On the Friday morning (before the conference), they asked me what I thought of the apartment, genuinely wondering how I was getting on. I grabbed breakfast from them – they happily obliged with my awkward dietary requests (I recently found out that I might be wheat and yeast intolerant, so no bread for me!) and in fact, although I asked them for something without the toast, I think they gave me an extra egg to make up for it – again, they didn’t have to. Before leaving, I asked them if I could use their bathroom. It seemed as though the didn’t really have customer/public toilets (guests could use the ones in their own rooms, I guess), so they said I could use their private/staff bathroom. Once again, they could’ve said no/sorry and that’d be that.

I then didn’t see them until the next morning, for another breakfast before leaving Brighton to head back home to Cardiff. A colleague of mine had called them on the Friday to pay for the apartment on my behalf, but not the breakfasts. At first, one of the girls said not to worry about paying for the breakfasts. However I insisted – I wasn’t going to put them out. There’s being helpful and generous, but at the end of the day they’re still a business, not a charity. Still, it was very generous of them to offer to waive the two lots of £7.50 simply because they were worried that I thought they’d been paid for when they hadn’t been.
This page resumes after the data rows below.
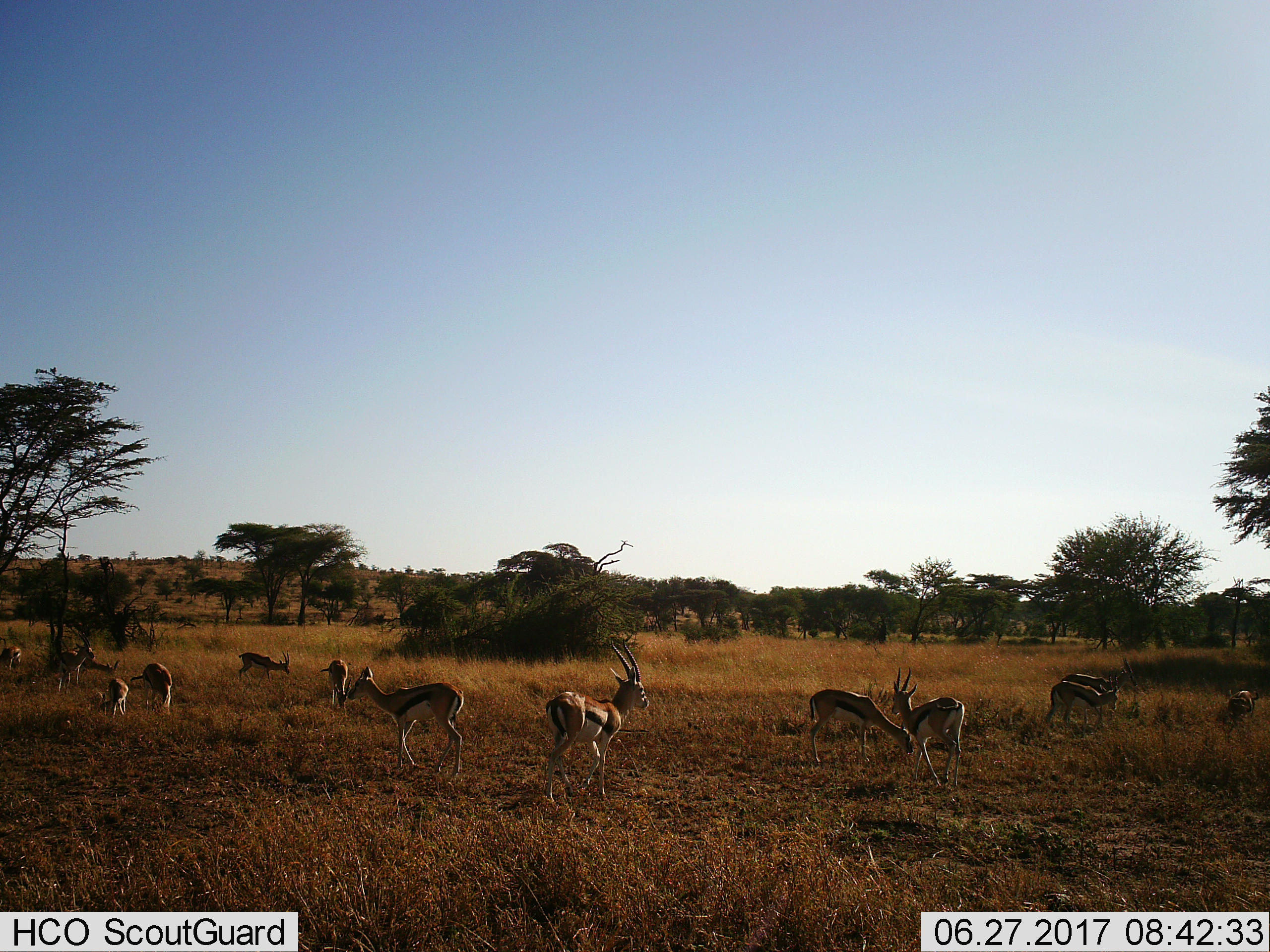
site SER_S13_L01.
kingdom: Animalia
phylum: Chordata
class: Mammalia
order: Artiodactyla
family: Bovidae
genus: Eudorcas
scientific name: Eudorcas thomsonii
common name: thomson's gazelle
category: gazellethomsons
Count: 11-50.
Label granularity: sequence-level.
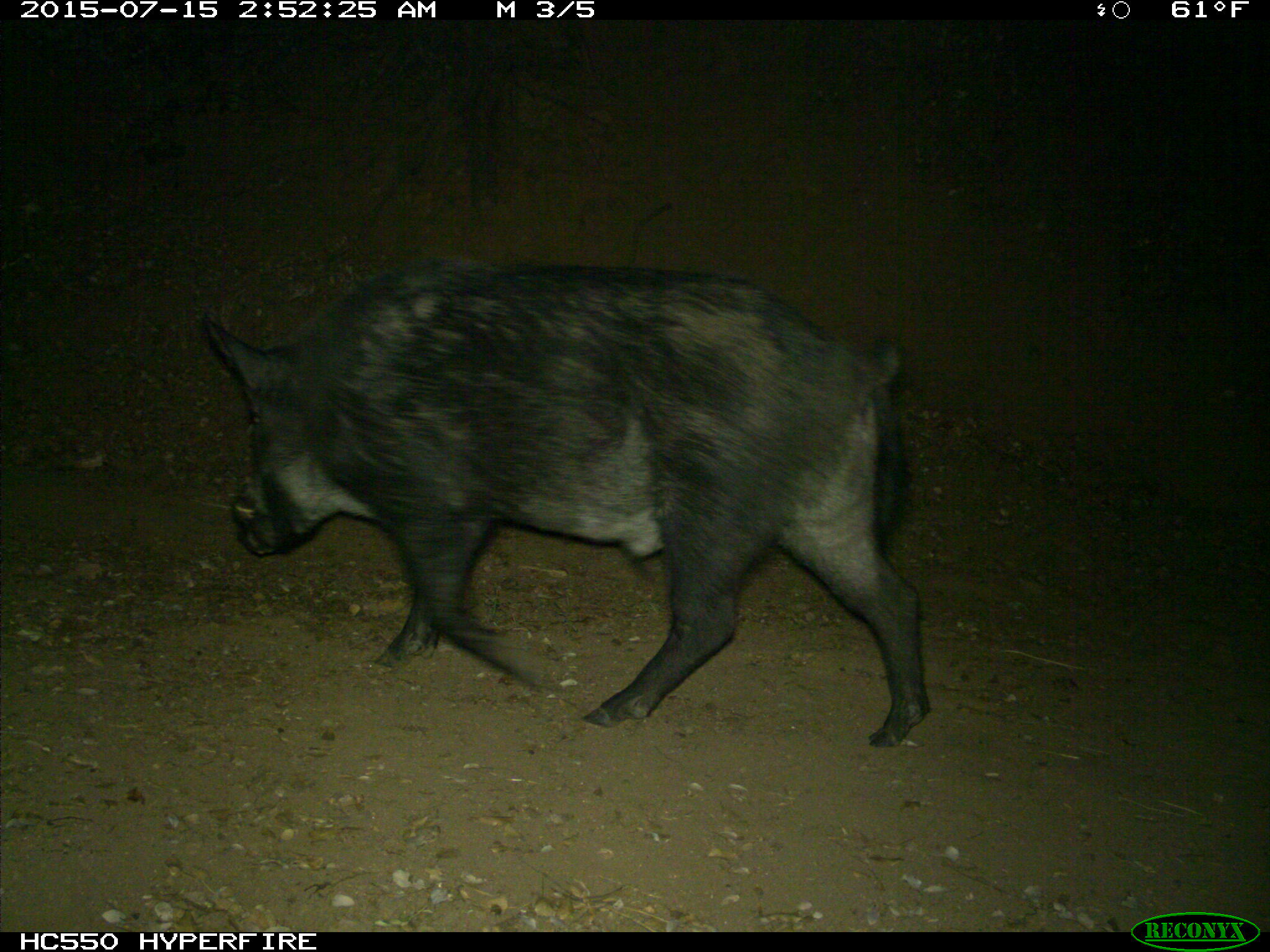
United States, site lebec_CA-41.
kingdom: Animalia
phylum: Chordata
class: Mammalia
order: Artiodactyla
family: Suidae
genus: Sus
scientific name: Sus scrofa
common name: wild boar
Sus scrofa (wild boar).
I just couldn’t believe their generosity and their determination to make sure that I was happy and well looked-after, bearing in mind that I wasn’t even a paying customer (except for the breakfasts). They did all of the above – going to such efforts – for virtually nothing. They didn’t say “sorry, you’re on your own” or “you can’t use our bathroom” or “we can’t give you anything extra to replace the toast.” Many other service providers and/or hotels might’ve been like that though.
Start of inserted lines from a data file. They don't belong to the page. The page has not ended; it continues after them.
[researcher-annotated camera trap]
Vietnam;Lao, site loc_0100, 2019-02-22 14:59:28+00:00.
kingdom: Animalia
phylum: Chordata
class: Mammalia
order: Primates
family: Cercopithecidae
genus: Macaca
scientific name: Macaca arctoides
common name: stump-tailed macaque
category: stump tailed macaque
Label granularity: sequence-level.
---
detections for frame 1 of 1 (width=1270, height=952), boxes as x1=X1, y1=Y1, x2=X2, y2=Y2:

Earlier in this post, I said that they didn’t benefit from all this. For me, this post serves three purposes. Firstly, to document an example of what I’d consider to be excellent customer service, some of the best I’ve ever known. Secondly, I probably can’t justify a legitimate TripAdvisor review, seeing as I haven’t actually stayed there, so this post counts as a sort of standalone, unofficial review. And therefore thirdly, to also explain what they have gotten from all this:

  • A loyal customer for life – if I ever visit Brighton again (and I’m sure that I will for future BrightonSEO conferences), I know where I’ll be staying, no hesitation.
  • A loyal referrer – if I know anyone who’s visiting Brighton and looking for a hotel, I’ll know which hotel to recommend to them.
  • A direct link with exact match anchor text (within this post), which’ll help with their SEO. If this post becomes popular, they’ll get second-degree links, making it even stronger from an SEO point of view.
  • A number of @mentions via my Twitter profile, including a few tweets mentioning the AR and the #BrightonSEO hashtag within the same tweet, so that conference-goers would see it, too (example).
  • When I do go again, I’ll then be able to leave a review on TripAdvisor afterwards, which I’m sure will no doubt be glowingly positive and another 5-starrer to add to their list of satisfied customers.
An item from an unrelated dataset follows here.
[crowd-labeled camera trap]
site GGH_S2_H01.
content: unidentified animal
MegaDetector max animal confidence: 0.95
Recently, Wil Reynolds said that in order to succeed in SEO, companies need to “do real company shit.” Although he spoke in the context of link building, it’s so easily transferable to any and all areas of a company’s existence – to online marketing, marketing, running a business in general or – in this case – customer service.

This, my friends, in my opinion, was real company shit. A lot of companies can (and should) learn by their example. Make the effort to make your customers smile, even if you go out of your way to do so. You will not regret it. You will be rewarded.